> [Document passage]
>>>

Your day is made if you meet a close friend of yours in a garden and happen to discuss some useful US Tax topics to enhance your knowledge and naturally enrich in this process.
I was not surprised when Ji Chang Wok (assumed name) enquired various questions about American taxation. As CPAs, we charge consultation fees from the clients for their specific problems but, as responsible professionals, spread as much knowledge as possible so that the society respects the tax laws and obey them.
The following questions arose in this context and are answered on the basis of Internal Revenue Service guidelines. These are not citable as legal authority.
Questions (Topic wise)
Green Card holders
1. What are my responsibilities as a green card holder if I have been absent from the United States for a long period of time?
2. I was a long-term resident of the United States prior to surrendering my green card. What is my U.S. tax filing obligation?
3. I am a green card holder. May I claim residence in a foreign country under a tax treaty and obtain benefits under the tax treaty?
1. It has been my experience that many Green Card Holders are nowadays regularly asked this question by U S authorities and the answer is expected. The simple answer is that if one is a U.S. citizen or a resident alien living outside the United States, his/her worldwide income is subject to U.S. income tax, regardless of where he/she lives. However, one may qualify for certain foreign earned income exclusions and/or foreign income tax credits. My earlier articles in Tax Guru have extensively covered this topic.
2. One is a long-term resident for U.S. federal income tax purposes if one was a lawful permanent resident of the United States (green card holder) in at least 8 of the last 15 tax years ending with the year one’s residency ends. In determining if one meets the 8-year requirement, one does not count any year that one was treated as a resident of a foreign country under a tax treaty and did not waive treaty benefits.
If one was a long-term resident who has surrendered the green card, he/she may be subject to the expatriation tax. Expatriation tax provisions apply to U.S. citizens who have renounced their citizenship and long-term residents who have ended their residency. The rules that apply are based on the dates of expatriation.

<<<

> [Required tasks]
- a) In the green card tax passage, restate the paragraph beginning "One is a long-term resident" as a short bulleted list that keeps its main facts.
- b) Continue the green card tax passage, starting after its final sentence.

> [Given material]
>>>

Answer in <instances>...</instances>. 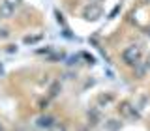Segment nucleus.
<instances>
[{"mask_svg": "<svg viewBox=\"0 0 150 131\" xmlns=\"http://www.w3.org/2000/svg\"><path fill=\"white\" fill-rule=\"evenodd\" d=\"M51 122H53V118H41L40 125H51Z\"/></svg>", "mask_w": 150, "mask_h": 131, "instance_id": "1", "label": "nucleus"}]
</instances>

<<<

> [Outputs]
- a)
- For U.S. federal income tax purposes, a person is a long-term resident if they were a lawful permanent resident (green card holder) in at least 8 of the last 15 tax years, ending with the year their residency ends.
- Any year in which the person was treated as a resident of a foreign country under a tax treaty and did not waive treaty benefits is not counted toward the 8 years.

- b)
3. As a green card holder, one is a U.S. tax resident. However, the definition of residency under U.S. tax laws does not override tax treaty definitions of residency. If one is a dual-resident taxpayer (a resident of both the United States and another country under each country’s tax laws), one can still claim the benefits under an income tax treaty.
The income tax treaty between the two countries must contain a provision that provides for resolution of conflicting claims of residence (tie-breaker rule). If one would be treated as a resident of the other country under the tie-breaker rule and one can claim treaty benefits as a resident of that country, he/she is treated as a nonresident alien in figuring his/her U.S. income tax. For purposes other than figuring his/her tax, he/she will be treated as a U.S. resident.
If one is a dual-resident taxpayer and can claim treaty benefits as a resident of the other country, he/she must file a return by the due date (including extensions) using Form 1040NR or Form 1040NR-EZ, and compute the tax as a nonresident alien. He/she must also attach a fully completed Form 8833 if he/she determines the residency under a tax treaty and receives payments or income items totaling more than $100,000. He/she may also have to attach Form 8938. Ideally, for a serious interpretation based on individual basis, the help of a CPA may solve the problem.
Filing Status and dependents
1. I am a S. citizen married to a nonresident alien. What is my filing status and can I claim an exemption for my foreign spouse?
2. I am a U.S. taxpayer residing abroad and I have a child who was born abroad. Can I claim my child as a dependent on my tax return?
1. This is a routine feature in India where Indians after getting their U S Citizenship, do marry Indian brides/bridegrooms and what about the exemption for the other foreign spouse? In general, if one is a U.S. citizen or resident alien married to a nonresident alien, he/she is considered “Married Filing Separately” unless he/she qualifies for a different filing status. If he/she pays more than half the cost of keeping up a home for himself/herself and a qualifying child or other relative, one may qualify for the head of household filing status.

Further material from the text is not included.